Last April, Facebook profile photos the world over went red and pink in support of marriage equality; now a new movement is taking social media by storm in the form of an icy challenge.
If you signed on to Facebook recently, you’veprobably seen videos of friends pouring of buckets of ice water on their heads. Known as the “Ice Bucket Challenge,” participants are dared to douse themselves in frigid water or donate $100 to a charity within 24 hours in order to raise funds and awareness for Amyotrophic Lateral Sclerosis, also known as ALS or Lou Gehrig's Disease. Once the mission is complete, participants then dare another group of friends to accept the challenge, creating a chain reaction and a flood of videos.

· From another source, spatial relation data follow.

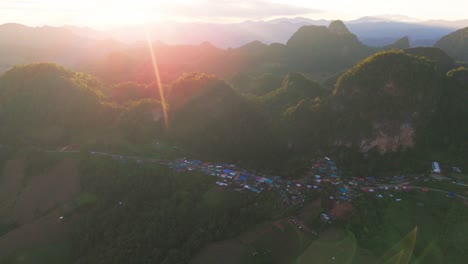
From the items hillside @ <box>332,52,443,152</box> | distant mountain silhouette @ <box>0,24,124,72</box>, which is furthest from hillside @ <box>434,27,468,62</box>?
distant mountain silhouette @ <box>0,24,124,72</box>

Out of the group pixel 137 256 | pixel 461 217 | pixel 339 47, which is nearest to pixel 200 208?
pixel 137 256

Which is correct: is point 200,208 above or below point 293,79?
below

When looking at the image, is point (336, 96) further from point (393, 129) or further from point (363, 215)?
point (363, 215)

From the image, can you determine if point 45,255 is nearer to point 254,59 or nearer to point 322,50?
point 254,59

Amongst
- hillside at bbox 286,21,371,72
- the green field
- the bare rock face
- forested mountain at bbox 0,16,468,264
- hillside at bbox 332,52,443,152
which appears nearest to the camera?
the green field

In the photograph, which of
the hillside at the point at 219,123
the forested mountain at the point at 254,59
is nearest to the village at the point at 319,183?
the hillside at the point at 219,123

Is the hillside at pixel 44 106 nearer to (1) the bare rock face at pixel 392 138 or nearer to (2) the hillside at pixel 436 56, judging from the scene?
(1) the bare rock face at pixel 392 138

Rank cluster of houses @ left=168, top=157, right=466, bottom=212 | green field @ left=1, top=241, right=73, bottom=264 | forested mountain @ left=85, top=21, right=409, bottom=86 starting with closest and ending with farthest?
green field @ left=1, top=241, right=73, bottom=264
cluster of houses @ left=168, top=157, right=466, bottom=212
forested mountain @ left=85, top=21, right=409, bottom=86

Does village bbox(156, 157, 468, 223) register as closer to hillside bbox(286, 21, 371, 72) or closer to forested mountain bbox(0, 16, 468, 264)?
forested mountain bbox(0, 16, 468, 264)
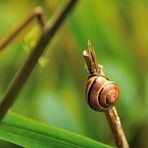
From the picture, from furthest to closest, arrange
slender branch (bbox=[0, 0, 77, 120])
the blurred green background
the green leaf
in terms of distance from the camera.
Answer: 1. the blurred green background
2. the green leaf
3. slender branch (bbox=[0, 0, 77, 120])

The challenge was initially conceptualized by former Boston College baseball player Pete Frates who was diagnosed with ALS two years ago, and fellow ALS patient Pat Quinn. Since late July, the grassroots effort has taken off. Prove Your Purpose’s social media analysis* found conversation around the effort increasing from less than 200 posts on July 31 to nearly 3,000 on August 5. Conversation around the topic of ALS has also spiked in recent days. Although some question whether the Ice Bucket Challenge is actually triggering donations, a recent Mashable article reported donations to the ALS Association increased tenfold between August 4 and August 6, compared to the same time last year.
The Ice Bucket Challenge is groundbreaking in its ability to rally both awareness and donations through social media. The campaign’s “douse or donate” call-to-action triggers equal parts entertainment and action, and is an easy-to-activate but attention-grabbing act that nonprofit and cause marketers can take a page from. The Challenge also shines a light on the true power of social media to become a massive megaphone for an issue, turning social networks into ambassadors.
*Based on a Radian6 search from 7/7/14 - 8/7/14 using a range of keywords including “ice bucket challenge,” “#icebucketchallenge,” “#strikeoutALS,” “ALS,” “#ALS” and “Lou Gehrig's Disease.”